I hope this means that I am a human being that can feel sympathy and compassion for the human race.  Is there something more to this outburst though, lurking in the background?  Am I really feeling sorry for myself and wishing for someone to promise to walk down my hard road with me?  Anything is possible.

Luckily for me, there is someone who promised me a long time ago, at the moment of my conception in fact, that he would be with me always and would never abandon me.  He reaches down from the heavens to hold my hand and guide me, if I would just stop and listen to where he is leading me to.

A few months ago while spending a weekend away with our youth group we ended up on a ropes course designed to help build bonds of trust.  The final exercise that afternoon was for the group to pair off, place a blindfold on one of the partners in each group of two, and have the other person give the blindfolded person directions for walking safely forward.  Did I mention we were in a mountainous, woody area?  We had to rely solely on the verbal instructions coming from our partners and trust that they would protect us from harm and help us to safely arrive at our destination.  Half way down the partners switched places. Everyone got to experience the helplessness of needing someone to guide them.  Blind trust in action.

Why is it that I didn’t hesitate  about putting on a physical blindfold and allowing another human being to direct and guide me down a winding hill path littered with rocks and sticks, but so often I just can’t seem to give this same blind trust to my maker?   Most likely because I am stubborn and want to buy into the human concept that I am strong enough to do everything on my own.

Some days I feel like an incredible hypocrite.  I know that God has placed callings on my life, and I try to follow them, but I am really making those the priorities in my life?  Or am I trying to dictate the outcomes I want in my life.?

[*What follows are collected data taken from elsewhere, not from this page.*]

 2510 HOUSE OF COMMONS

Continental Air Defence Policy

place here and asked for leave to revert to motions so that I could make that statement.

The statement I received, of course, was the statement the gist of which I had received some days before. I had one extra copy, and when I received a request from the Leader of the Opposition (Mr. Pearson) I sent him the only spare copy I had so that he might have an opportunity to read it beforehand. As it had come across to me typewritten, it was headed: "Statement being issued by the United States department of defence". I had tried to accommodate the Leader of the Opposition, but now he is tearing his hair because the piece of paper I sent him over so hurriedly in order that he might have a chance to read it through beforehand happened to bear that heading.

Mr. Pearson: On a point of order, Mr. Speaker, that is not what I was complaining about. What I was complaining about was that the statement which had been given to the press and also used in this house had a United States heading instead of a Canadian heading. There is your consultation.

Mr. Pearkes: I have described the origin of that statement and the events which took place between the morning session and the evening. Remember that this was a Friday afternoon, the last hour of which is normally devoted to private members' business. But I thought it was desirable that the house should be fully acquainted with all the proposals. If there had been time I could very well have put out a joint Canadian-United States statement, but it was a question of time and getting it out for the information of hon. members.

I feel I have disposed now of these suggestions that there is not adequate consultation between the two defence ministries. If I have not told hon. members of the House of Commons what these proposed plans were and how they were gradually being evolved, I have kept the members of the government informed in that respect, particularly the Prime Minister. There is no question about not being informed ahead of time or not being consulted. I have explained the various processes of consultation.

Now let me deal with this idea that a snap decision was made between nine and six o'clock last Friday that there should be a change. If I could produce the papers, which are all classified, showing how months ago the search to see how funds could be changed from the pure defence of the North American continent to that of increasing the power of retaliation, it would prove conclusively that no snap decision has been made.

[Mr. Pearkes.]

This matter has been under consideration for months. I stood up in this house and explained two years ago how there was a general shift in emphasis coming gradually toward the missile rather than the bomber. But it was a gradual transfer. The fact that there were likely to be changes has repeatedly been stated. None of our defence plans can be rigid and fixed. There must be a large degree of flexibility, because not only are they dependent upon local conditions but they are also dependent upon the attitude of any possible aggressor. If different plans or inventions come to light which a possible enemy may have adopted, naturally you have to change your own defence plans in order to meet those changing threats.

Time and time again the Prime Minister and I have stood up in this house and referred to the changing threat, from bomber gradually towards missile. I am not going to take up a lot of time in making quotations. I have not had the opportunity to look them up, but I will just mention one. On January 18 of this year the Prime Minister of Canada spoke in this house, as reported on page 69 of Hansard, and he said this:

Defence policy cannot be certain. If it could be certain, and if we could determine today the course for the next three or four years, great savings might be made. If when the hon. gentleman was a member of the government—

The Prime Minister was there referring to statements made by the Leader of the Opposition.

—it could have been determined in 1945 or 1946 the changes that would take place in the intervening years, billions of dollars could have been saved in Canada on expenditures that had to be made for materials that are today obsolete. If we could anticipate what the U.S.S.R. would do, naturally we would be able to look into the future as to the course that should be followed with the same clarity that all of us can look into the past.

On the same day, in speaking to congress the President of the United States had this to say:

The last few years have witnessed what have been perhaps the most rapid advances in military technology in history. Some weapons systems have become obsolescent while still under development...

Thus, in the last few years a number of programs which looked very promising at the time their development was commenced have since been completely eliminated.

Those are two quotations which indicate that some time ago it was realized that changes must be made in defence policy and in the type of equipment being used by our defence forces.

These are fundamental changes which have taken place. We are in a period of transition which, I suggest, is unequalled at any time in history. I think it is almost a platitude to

When God says, ” My child, I want you to write,”  my response is, “Sure thing God, just as soon as I feel comfortable letting go of these other areas I am currently working in to serve you and your children,”  when it should probably be “Here I am Lord, lead me and I will follow.”

At the end of the day it all comes down to I need to let go and trust God more.  He will provide me with all the tools I need.  I need to trust that the Lord will open the right doors for me at the perfect times according to his plans and timeframe, not mine.

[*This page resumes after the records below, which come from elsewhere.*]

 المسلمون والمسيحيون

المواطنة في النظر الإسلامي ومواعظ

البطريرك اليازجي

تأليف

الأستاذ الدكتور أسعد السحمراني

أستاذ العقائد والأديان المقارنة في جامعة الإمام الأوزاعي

So perhaps I wasn’t really crying for pretend people after all, but for myself as I became overwhelmed by his holy presence filling my car.  God was talking to me through the music in the car telling me to stop my endless worrying and finally let him truly take over and lead me on my journey. Promising me he knows the way and He will take me all the way to journey’s end.  Time to put on that blindfold and follow him.

 

Trust in the Lord with all your heart,

and do not rely on your own insight. 

In all your ways acknowledge him,

and he will make your path straight.